Dire que cette simple Mustang écarlate serra mon cœur... Mais je ne pouvais pas effacer tout ce que j'avais vécu, quand bien même Snoke avait tenté de le faire.

La peinture de la carrosserie était du même rouge vif que mes souvenirs, comme si rien n'avait changé. Malheureusement, c'était probablement tout ce qui avait persisté avec le temps...

Après une longue respiration, je fis un pas vers la grande porte gardée ouverte. Un aboiement me tira de mes pensées.

Chewie ?

Ce grand chien aux poils longs et bruns se jeta sur moi, prêt à me lécher le visage si je le laissai faire. Je dus le retenir et le calmer. Un grand sourire se dessina sur mon visage en me rendant compte qu'il ne m'avait pas oublié. Même à mes éclats de rire, il ne s'arrêta pas. J'aurais pu être un inconnu aux yeux de ce Berger de Bargame, mais loin de là. Il se souvenait de moi, comme si c'était hier.

Les aboiements du chien finirent par interpeller mon père. Il leva enfin le nez de la voiture qu'il était en train de réparer. Ses sourcils se froncèrent d'inquiétude et d'incompréhension. Puis cette expression passagère fut remplacée par un timide sourire. Il lâcha ses outils pour s'approcher de moi, d'un pas hésitant. Accompagné de Chewie, je le rejoignis.

Après tant de temps, nous étions vraiment face à face, et de mon plein gré. Un frisson parcourut mon corps et un mutisme me prit. J'avais terriblement eu envie de voir mon père, mais voilà que je ne savais plus quoi lui dire. En même temps, combien de temps s'était-il passé depuis notre dernière conversation à cœur ouvert ?

— Ben... Je ne pensais pas te voir, souffla-t-il, comme si l'espoir avait fini par le tuer.

— Désolé, j'aurais peut-être dû prévenir. Mais ça m'est venu sur un coup de tête.

— Ne t'en fais pas pour ça ! Je suis vraiment heureux de te voir.

Il y avait un grand sourire sur son visage, mais pas entier, encore empreint d'une triste nostalgie. Son regard se posait par moment sur ma cicatrice. Malheureusement, il était en train de redécouvrir son fils mutilé au visage. Cette longue balafre qui aurait pu me coûter la vie mais qui m'avait tout de même poussé à avoir des comportements dangereux. Si seulement il savait à quel point mon cœur avait été meurtri dans ces derniers évènements...

Chewie continuait de danser autour de nous et d'aboyer, heureux de nous voir tous les deux réunis. Et à vrai dire, cette simple pensée me fit sourire. J'avais beau m'être éloigné de mon père violemment, il y avait toujours quelque chose de viscéral entre nous.

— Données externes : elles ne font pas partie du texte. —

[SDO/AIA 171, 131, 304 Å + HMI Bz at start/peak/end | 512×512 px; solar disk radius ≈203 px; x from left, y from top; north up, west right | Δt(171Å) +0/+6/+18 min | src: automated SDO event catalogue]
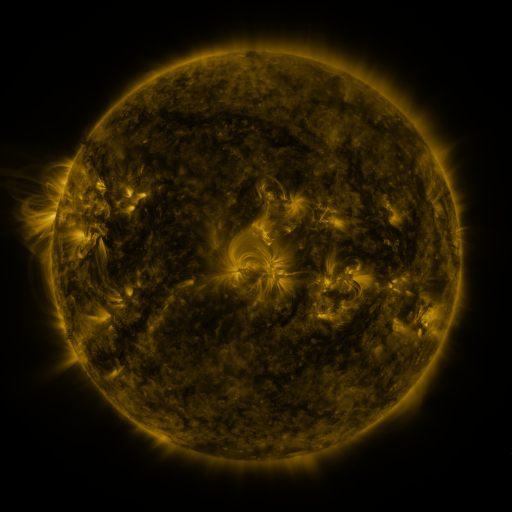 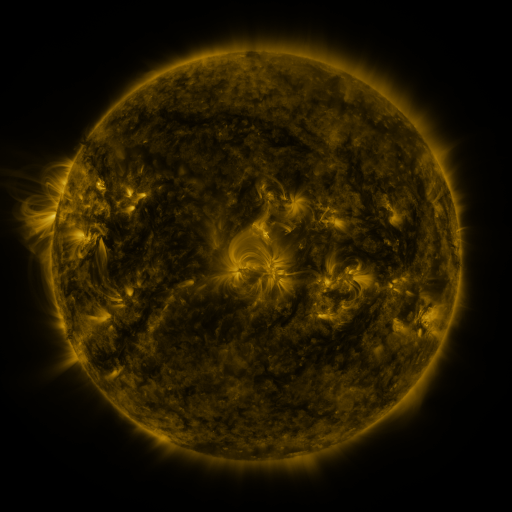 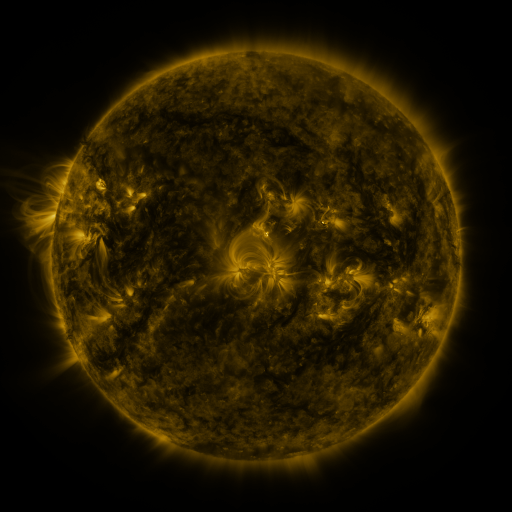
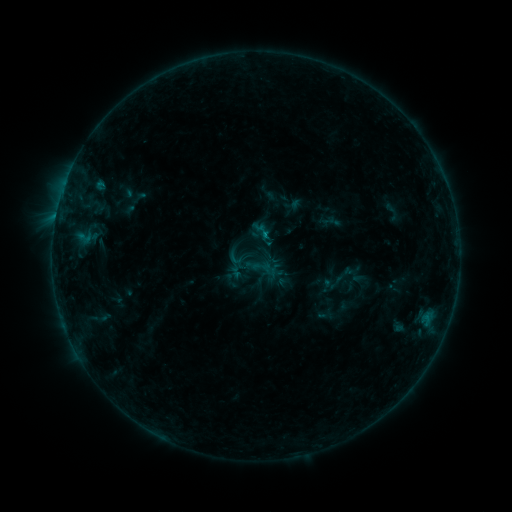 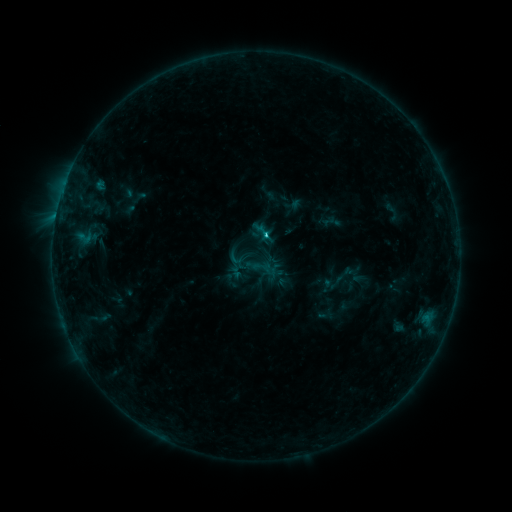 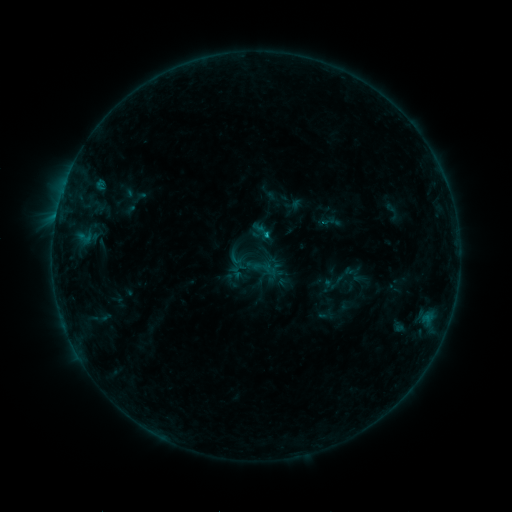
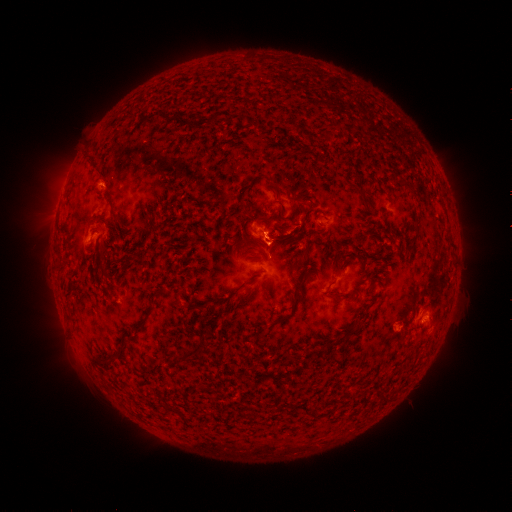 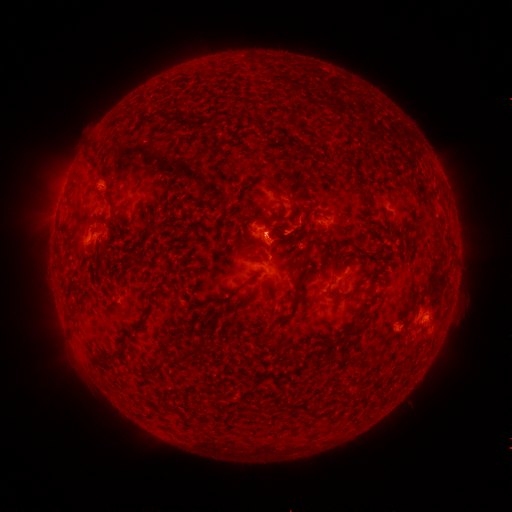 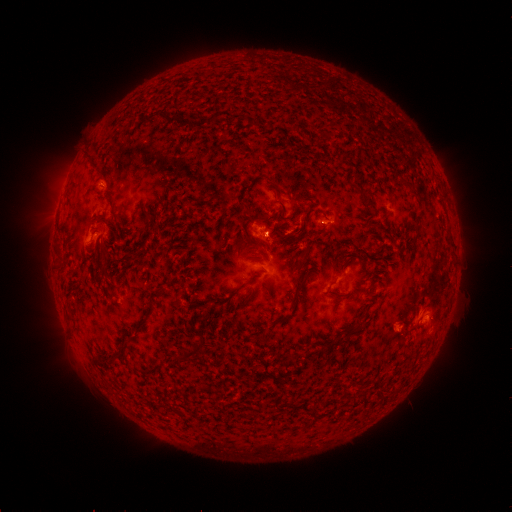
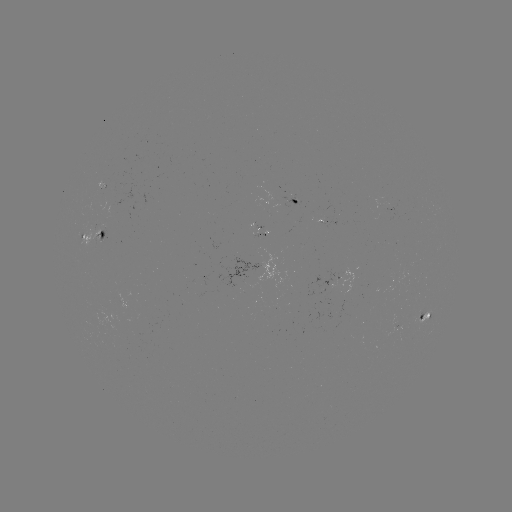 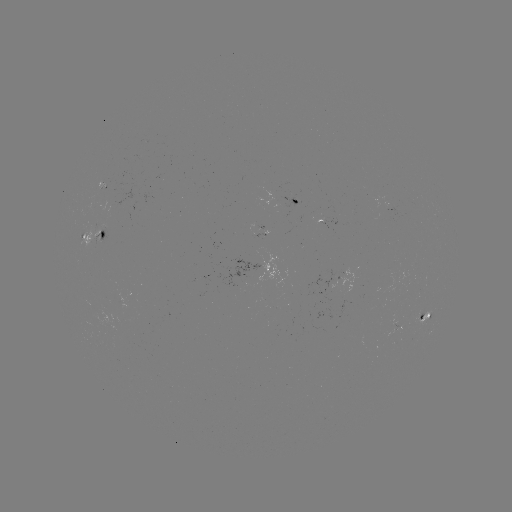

J'avais comme la sensation qu'il avait envie de me prendre dans ses bras, mais n'osait pas. Après autant de temps éloigné l'un de l'autre, tous nos repères avaient été détruits. Nous étions chacun à une extrémité d'un pont que nous devions entièrement reconstruire.

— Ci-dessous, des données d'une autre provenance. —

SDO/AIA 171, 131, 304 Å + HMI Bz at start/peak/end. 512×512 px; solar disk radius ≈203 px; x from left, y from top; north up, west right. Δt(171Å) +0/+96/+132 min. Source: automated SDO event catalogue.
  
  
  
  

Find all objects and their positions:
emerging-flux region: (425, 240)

Encore une fois, les mots me manquaient. J'étais venu, poussé par une soudaine envie, mais rien de concret. C'était d'autant plus compliqué de s'exprimer quand je repensais à notre dernière discussion. Cet échange qui m'avait paru comme une violente claque, un moment où je retrouvais enfin le contact de la réalité.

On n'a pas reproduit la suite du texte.